* _Texte à analyser_:
Hellboy a sauvé le monde mais en a payé le prix : le voilà mort et condamné aux enfers, où les affaires familiales se bousculent pour notre démon qui aurait pourtant bien voulu rompre avec toutes ces pesantes et sordides histoires d’héritage, de filiation et de destinée. Las ! Le voilà encore embarqué dans plus qu’il n’aurait souhaité.
Aidé dans son périple par un très sérieux, très impliqué, et néanmoins très mystérieux adjuvant ("le type qui vole à poil" comme le reconnait immédiatement notre distingué héros), Hellboy demeure cependant en toute circonstance détaché de ce qui lui tombe dessus, de tout ce qui incombe à son rang, de tout ce qu’implique son statut.
Et rien d’y fera, qu’il s’agisse du retour fracassant d’Eligos ("on s’est déjà croisés. Il a pas mal changé mais je me souviens de son marteau"), des retrouvailles musclées avec ses frères jaloux et son oncle frustré, ou encore de la présence en arrière-plan de Satan : Hellboy reste ce cogneur simple et direct en rupture de ban avec l’aristocratie infernale.

* _Données fournies_:
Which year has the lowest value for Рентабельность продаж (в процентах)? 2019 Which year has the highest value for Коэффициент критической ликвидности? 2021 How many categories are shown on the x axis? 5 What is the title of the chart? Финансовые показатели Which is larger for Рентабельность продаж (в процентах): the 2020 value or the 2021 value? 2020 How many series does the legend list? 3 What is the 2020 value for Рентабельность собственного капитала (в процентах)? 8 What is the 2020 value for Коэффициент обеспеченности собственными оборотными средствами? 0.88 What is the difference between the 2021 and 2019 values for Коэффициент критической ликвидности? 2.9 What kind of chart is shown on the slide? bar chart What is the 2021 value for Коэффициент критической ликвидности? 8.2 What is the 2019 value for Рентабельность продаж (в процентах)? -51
---
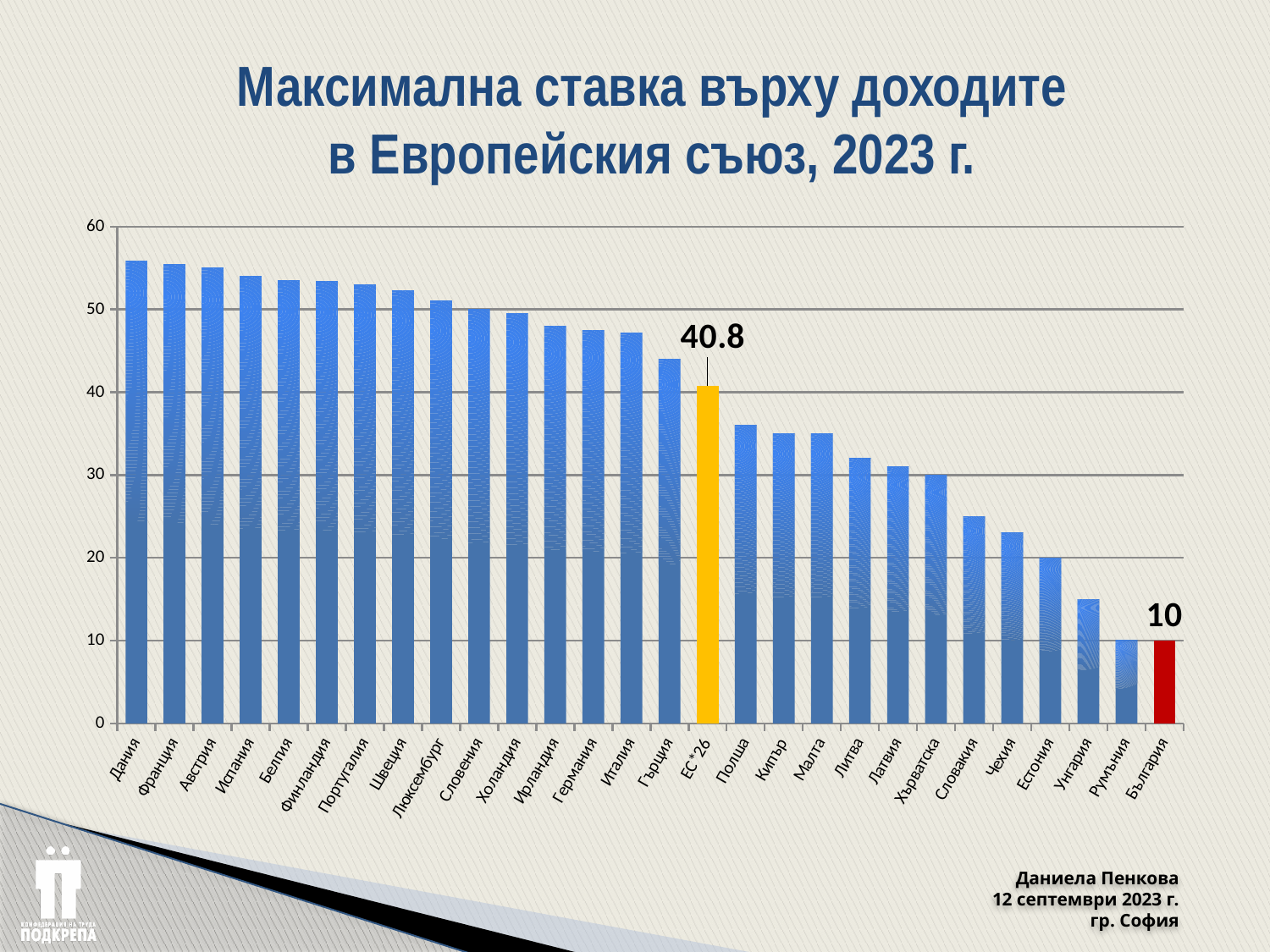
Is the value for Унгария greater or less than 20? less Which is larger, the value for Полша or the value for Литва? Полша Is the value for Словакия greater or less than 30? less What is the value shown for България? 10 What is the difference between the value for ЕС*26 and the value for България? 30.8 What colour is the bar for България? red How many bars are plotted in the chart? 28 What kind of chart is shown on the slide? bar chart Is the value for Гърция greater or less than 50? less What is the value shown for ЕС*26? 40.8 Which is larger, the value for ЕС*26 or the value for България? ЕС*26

* _Travail demandé_:
a: Dans le texte à analyser, reformulez sous forme de liste le paragraphe qui commence par « Et rien » en gardant ses faits principaux.
b: Résumez le texte à analyser en deux phrases.

* _Réponses par consigne_:
a:
- Hellboy ne change pas face aux événements :
  - le retour fracassant d'Eligos, qu'il reconnaît à son marteau ;
  - des retrouvailles musclées avec ses frères jaloux et son oncle frustré ;
  - la présence de Satan en arrière-plan.
- Il reste un cogneur simple et direct, en rupture avec l'aristocratie infernale.

b: Après avoir sauvé le monde, Hellboy est mort et condamné aux enfers, où le rattrapent des affaires familiales d'héritage, de filiation et de destinée avec lesquelles il aurait voulu rompre. Aidé par un allié très mystérieux, il reste détaché de son rang face au retour d'Eligos, à ses frères jaloux, à son oncle frustré et à Satan, en cogneur simple et direct en rupture avec l'aristocratie infernale.